Now we can test this and say, okay, let's say type X, whatever, is SnakeToCamelCase of 'foo'. Very simple. Nice, that works correctly. Let's say we want to use 'foo_bar'. Nice, that also works correctly. Let's try 'foo_bar_baz'. And here you can see that it only actually substitutes the first underscore and not the rest, so we've seen that it does not recursively apply this logic to itself, so all we have to do really is to say, okay, we just add another SnakeToCamelCase definition inside here and now things work.
What you've seen just now is that I defined three completely useless helper types with very concrete values that help me make sense of this rather weird-looking magic. It's not a lot of code, but it is, like, you have to think about it for a second to understand it. And that is a very effective strategy to understand how types work and to develop them, too. So that's the fourth learning for today, is like, inspecting intermediate types. That is, like, so useful. Instead of, like, looking at a huge complex type and being overwhelmed, actually just strip it down, try to put very concrete values into it and test with type inference and hovering how these things work. That is a very effective strategy to make sense of all this magic that you write.
So that's what we used in grammY and now we can actually see that our type works, too. We can apply SnakeToCamelCase here around our record (the keys) and it will tell us, okay, edited_message is absent. This doesn't exist. And it even says, hey, “Did you mean editedMessage?” We did. It should be this.

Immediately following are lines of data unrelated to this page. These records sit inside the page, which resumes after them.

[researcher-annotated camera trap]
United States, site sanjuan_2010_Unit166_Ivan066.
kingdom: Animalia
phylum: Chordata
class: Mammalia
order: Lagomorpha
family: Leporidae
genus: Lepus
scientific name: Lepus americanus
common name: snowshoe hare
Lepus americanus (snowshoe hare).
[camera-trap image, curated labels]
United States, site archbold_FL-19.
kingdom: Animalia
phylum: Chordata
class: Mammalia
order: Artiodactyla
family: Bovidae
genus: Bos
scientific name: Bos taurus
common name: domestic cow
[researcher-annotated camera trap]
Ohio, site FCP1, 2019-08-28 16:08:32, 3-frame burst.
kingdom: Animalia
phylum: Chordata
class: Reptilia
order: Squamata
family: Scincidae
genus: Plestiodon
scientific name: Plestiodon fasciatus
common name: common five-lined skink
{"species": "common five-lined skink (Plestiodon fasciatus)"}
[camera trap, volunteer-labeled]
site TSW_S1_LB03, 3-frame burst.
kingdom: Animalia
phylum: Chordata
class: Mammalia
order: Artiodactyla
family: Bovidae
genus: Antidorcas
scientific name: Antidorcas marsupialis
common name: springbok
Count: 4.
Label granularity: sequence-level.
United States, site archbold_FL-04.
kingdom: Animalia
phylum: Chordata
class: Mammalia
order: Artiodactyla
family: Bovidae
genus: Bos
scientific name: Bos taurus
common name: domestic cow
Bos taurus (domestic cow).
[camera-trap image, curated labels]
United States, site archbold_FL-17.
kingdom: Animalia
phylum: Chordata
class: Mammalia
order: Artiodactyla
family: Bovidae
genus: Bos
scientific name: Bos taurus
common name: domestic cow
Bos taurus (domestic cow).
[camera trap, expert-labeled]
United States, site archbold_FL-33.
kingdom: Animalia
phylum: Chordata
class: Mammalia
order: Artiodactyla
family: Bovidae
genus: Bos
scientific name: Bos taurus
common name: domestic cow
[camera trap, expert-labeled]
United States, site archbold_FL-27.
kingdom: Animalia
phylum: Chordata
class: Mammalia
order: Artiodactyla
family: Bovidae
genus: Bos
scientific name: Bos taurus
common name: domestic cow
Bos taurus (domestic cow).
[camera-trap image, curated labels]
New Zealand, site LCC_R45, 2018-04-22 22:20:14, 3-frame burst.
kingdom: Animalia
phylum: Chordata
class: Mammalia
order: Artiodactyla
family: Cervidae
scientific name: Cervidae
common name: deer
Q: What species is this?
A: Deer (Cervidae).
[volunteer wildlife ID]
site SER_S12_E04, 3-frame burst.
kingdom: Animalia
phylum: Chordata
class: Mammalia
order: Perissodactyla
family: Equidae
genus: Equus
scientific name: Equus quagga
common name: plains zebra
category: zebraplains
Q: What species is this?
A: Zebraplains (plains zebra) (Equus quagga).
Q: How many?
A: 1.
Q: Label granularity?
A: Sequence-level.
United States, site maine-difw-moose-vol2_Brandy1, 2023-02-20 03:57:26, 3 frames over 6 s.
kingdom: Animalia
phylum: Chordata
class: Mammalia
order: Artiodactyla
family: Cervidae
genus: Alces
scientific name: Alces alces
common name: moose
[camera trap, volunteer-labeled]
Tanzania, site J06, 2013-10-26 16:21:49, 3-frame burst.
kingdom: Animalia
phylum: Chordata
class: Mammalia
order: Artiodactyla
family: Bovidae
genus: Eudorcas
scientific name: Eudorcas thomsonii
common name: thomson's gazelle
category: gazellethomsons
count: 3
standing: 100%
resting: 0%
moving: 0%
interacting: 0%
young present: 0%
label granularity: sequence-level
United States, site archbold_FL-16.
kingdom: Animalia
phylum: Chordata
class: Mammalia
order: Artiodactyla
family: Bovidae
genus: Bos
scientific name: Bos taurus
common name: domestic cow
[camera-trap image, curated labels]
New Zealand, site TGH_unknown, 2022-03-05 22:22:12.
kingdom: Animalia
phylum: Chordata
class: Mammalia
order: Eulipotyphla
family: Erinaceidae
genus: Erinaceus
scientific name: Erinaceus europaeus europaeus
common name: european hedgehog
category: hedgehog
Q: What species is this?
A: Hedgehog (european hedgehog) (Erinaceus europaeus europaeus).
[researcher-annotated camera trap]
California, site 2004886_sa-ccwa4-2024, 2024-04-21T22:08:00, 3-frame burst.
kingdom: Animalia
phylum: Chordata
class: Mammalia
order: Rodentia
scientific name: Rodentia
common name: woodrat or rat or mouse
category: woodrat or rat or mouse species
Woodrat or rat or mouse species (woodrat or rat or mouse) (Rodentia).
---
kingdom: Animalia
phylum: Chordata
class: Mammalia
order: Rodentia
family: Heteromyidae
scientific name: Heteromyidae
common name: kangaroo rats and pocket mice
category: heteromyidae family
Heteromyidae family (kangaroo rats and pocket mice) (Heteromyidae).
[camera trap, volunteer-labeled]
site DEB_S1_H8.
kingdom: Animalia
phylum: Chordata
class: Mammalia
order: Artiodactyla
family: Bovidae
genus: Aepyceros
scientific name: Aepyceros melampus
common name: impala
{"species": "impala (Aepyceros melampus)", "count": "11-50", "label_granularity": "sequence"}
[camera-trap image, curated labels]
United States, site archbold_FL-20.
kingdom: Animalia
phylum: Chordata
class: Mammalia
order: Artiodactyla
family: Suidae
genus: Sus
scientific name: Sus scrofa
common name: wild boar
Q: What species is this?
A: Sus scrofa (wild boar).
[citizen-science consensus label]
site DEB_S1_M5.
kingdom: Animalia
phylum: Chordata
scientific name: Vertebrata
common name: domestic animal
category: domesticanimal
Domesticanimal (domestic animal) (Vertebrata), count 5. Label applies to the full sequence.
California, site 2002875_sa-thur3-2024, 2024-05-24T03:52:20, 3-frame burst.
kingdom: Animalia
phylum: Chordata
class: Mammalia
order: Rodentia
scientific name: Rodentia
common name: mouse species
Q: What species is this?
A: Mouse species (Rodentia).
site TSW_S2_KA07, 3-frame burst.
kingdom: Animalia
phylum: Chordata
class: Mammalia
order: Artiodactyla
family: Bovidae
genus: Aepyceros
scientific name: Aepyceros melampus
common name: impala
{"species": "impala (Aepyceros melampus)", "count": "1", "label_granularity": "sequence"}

This has worked for quite a while actually very well. The logic in grammY is a lot more complicated but basically, it's this. In the past three years, we've added more and more filter queries to grammY and we've crossed—just last month actually!—the threshold of more than a thousand of them. We just recently ran into an issue where we'd get like another case of union types that are too complex to represent and just stuff that is very hard to understand.
You can't always make sense of these things. If your library develops in complexity and everything grows and becomes more feature-rich, then the most effective strategy to find out why things break and how they work is to try it and see. This practical, iterative approach—just, you know, dive it and analyse why things work the way they work—that is basically the best advice I can give to anyone who wants to build complex types.
All of the above four things are things that I only found out because I tested and tried. Even though types sometimes can feel like some academic wizardry or, I don't know, you have to be some genius to write them, that is not actually the case. They are quite similar to how runtime code is written or like, I don't know, how you do performance benchmarking. You have to just test it and measure it and see and try and narrow down the problems.
If you only take one thing away from my talk, then it should be that you should balance type performance and type accuracy. I know it's a lot of fun to go crazy on accuracy, but it comes at a cost. It comes at the cost of performance, it comes at the cost of understandability, and it's important to have this in mind that accuracy is not everything, even though it can be a lot of fun.
With that, I thank you very much for your attention. This is how you can reach me if you have further questions. I also put snapshots of what I just coded on GitHub so you can have a look at the repository. Otherwise, I will hand it back to Sia.